==== INFORMATION ====

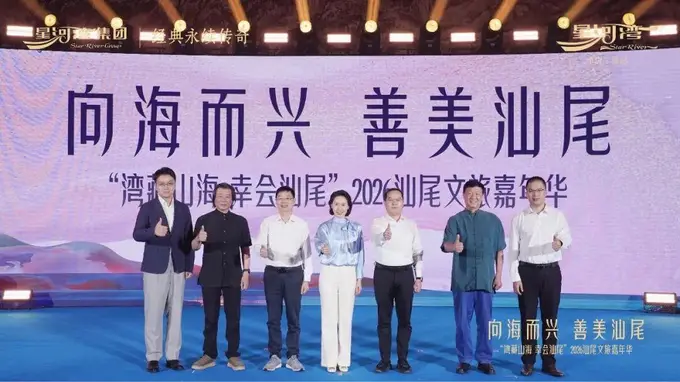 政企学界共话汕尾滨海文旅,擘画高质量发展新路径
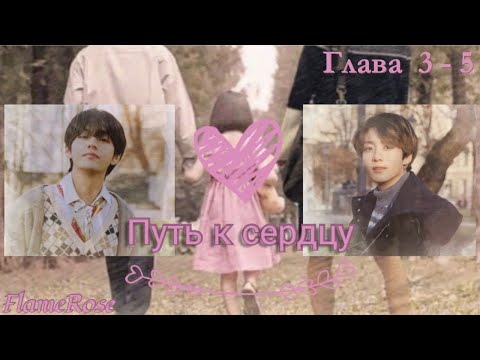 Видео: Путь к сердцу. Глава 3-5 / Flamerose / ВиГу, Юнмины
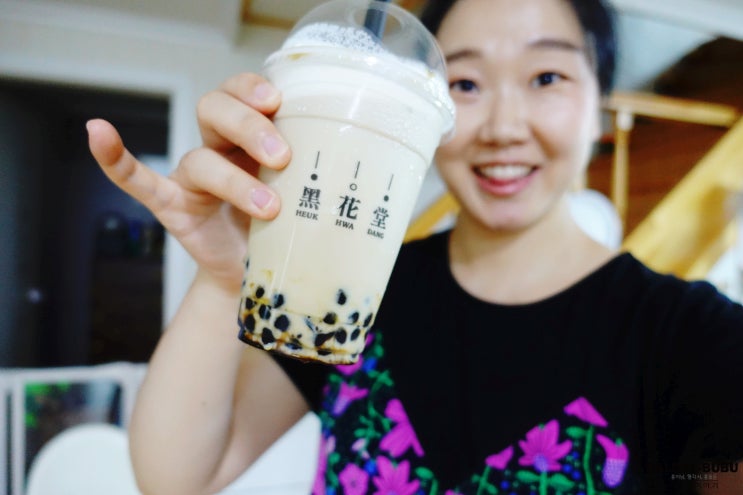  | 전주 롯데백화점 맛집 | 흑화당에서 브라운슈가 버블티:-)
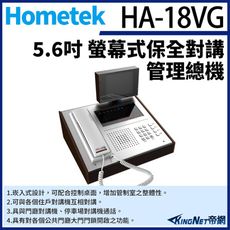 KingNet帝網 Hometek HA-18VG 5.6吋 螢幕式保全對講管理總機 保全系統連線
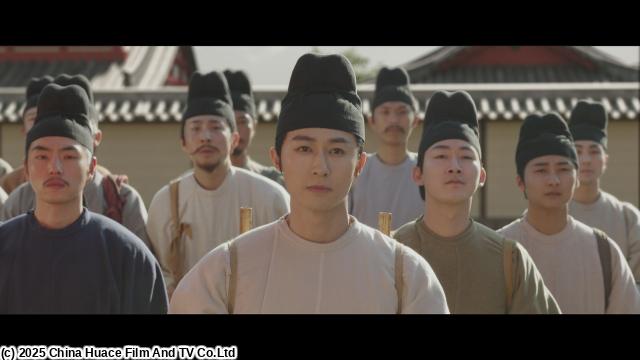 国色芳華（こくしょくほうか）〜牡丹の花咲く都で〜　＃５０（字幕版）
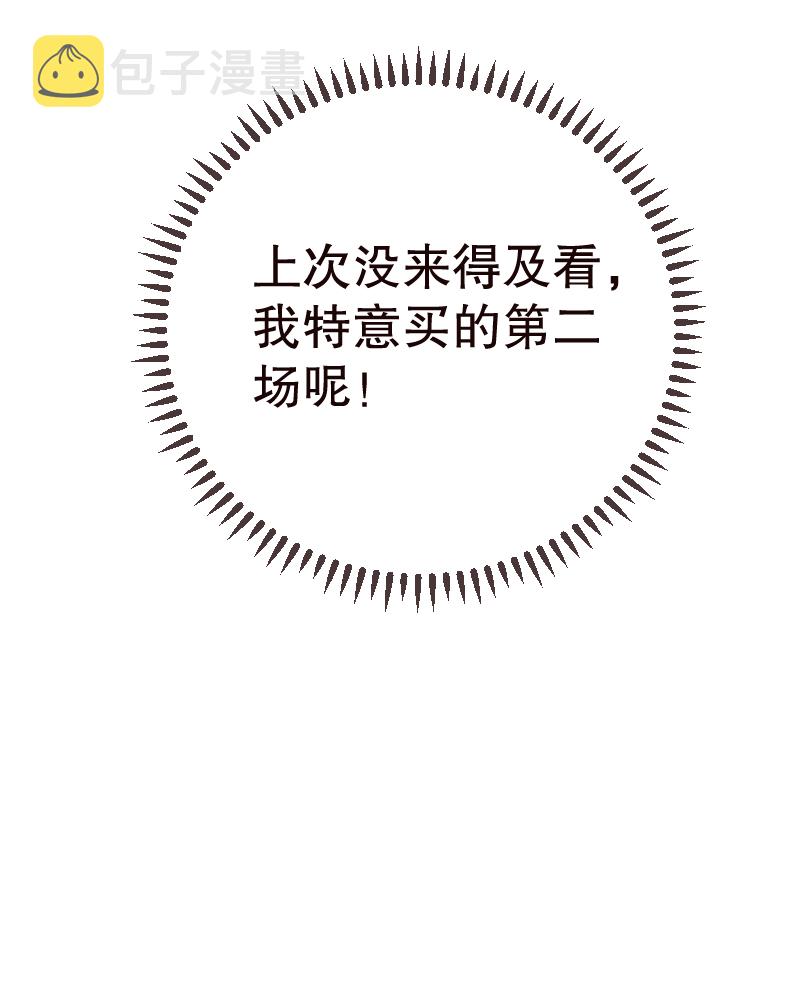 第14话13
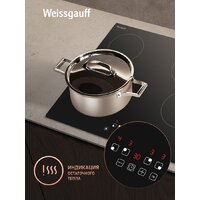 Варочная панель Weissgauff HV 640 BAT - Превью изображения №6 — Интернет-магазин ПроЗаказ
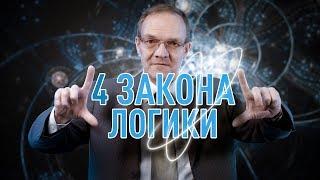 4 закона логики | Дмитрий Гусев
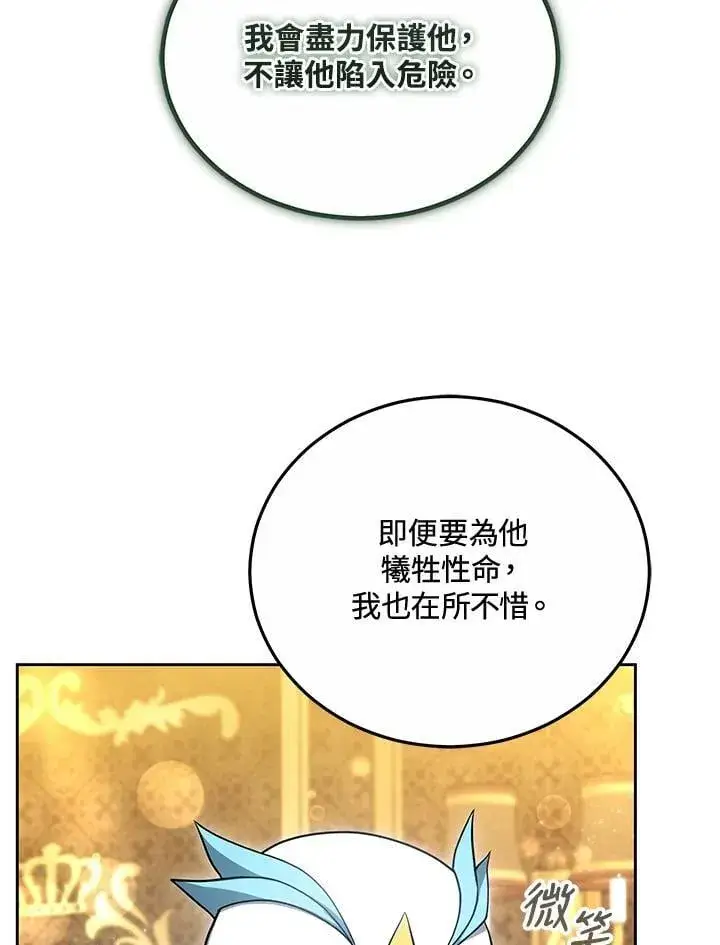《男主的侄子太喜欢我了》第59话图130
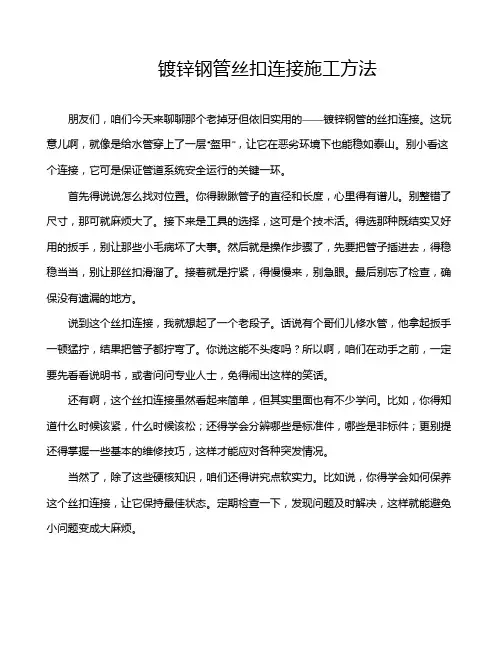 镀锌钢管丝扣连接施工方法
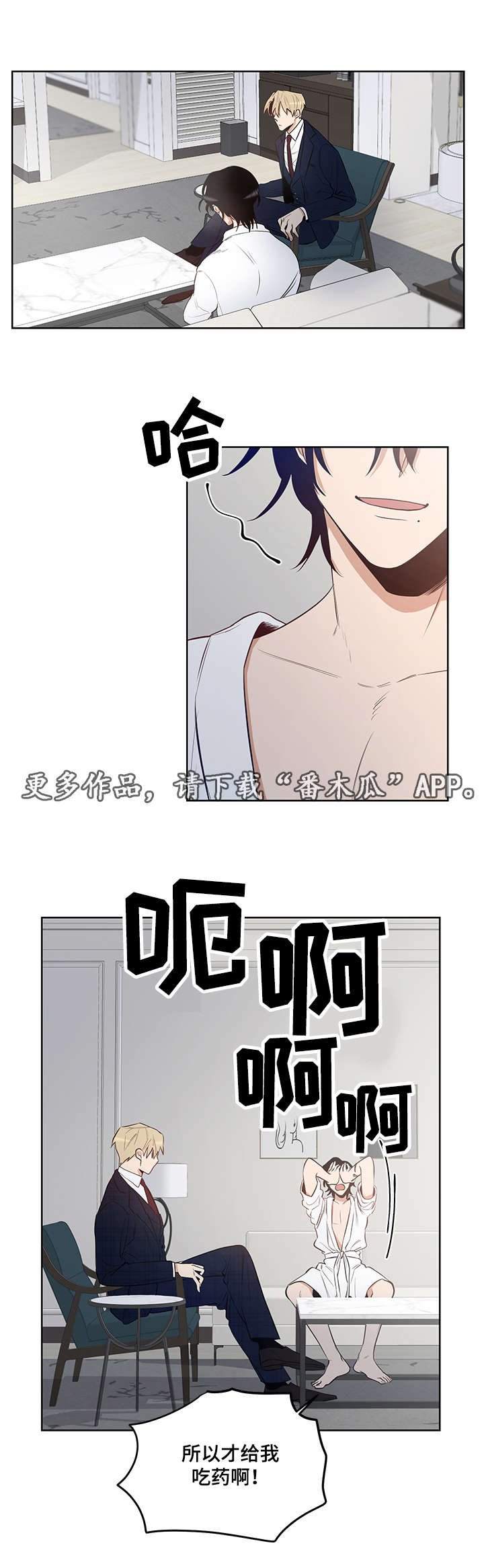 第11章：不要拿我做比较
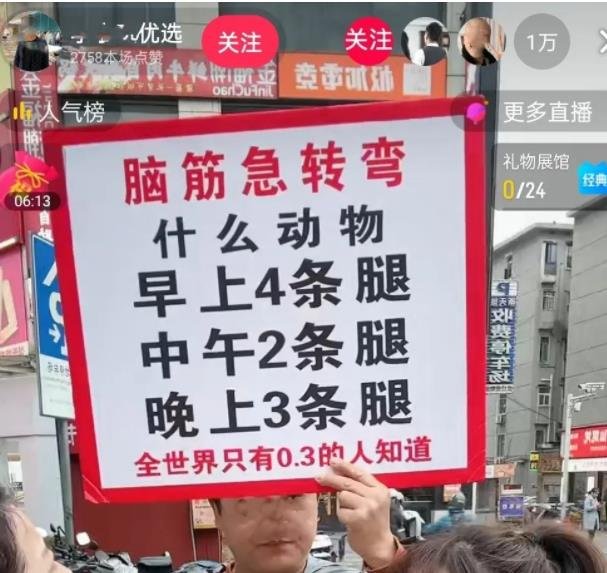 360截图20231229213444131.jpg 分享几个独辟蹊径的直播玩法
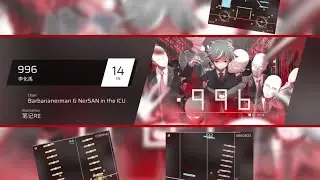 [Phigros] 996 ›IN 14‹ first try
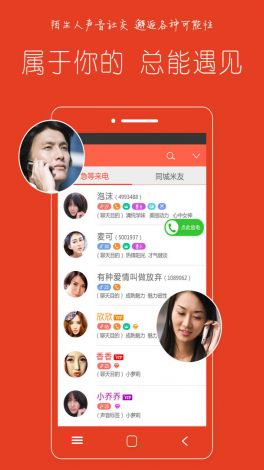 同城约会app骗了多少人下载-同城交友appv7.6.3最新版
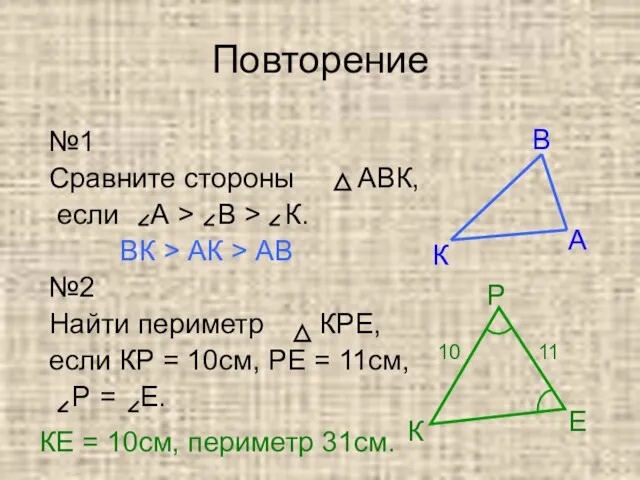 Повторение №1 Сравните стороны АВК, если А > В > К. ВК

====

- **EXERCISE**: Restate the data above word for word. Skip every picture.

- **REPLY TO THE EXERCISE**:
 政企学界共话汕尾滨海文旅,擘画高质量发展新路径
 Видео: Путь к сердцу. Глава 3-5 / Flamerose / ВиГу, Юнмины
  | 전주 롯데백화점 맛집 | 흑화당에서 브라운슈가 버블티:-)
 KingNet帝網 Hometek HA-18VG 5.6吋 螢幕式保全對講管理總機 保全系統連線
 国色芳華（こくしょくほうか）〜牡丹の花咲く都で〜　＃５０（字幕版）
 第14话13
 Варочная панель Weissgauff HV 640 BAT - Превью изображения №6 — Интернет-магазин ПроЗаказ
 4 закона логики | Дмитрий Гусев
《男主的侄子太喜欢我了》第59话图130
 镀锌钢管丝扣连接施工方法
 第11章：不要拿我做比较
 360截图20231229213444131.jpg 分享几个独辟蹊径的直播玩法
 [Phigros] 996 ›IN 14‹ first try
 同城约会app骗了多少人下载-同城交友appv7.6.3最新版
 Повторение №1 Сравните стороны АВК, если А > В > К. ВК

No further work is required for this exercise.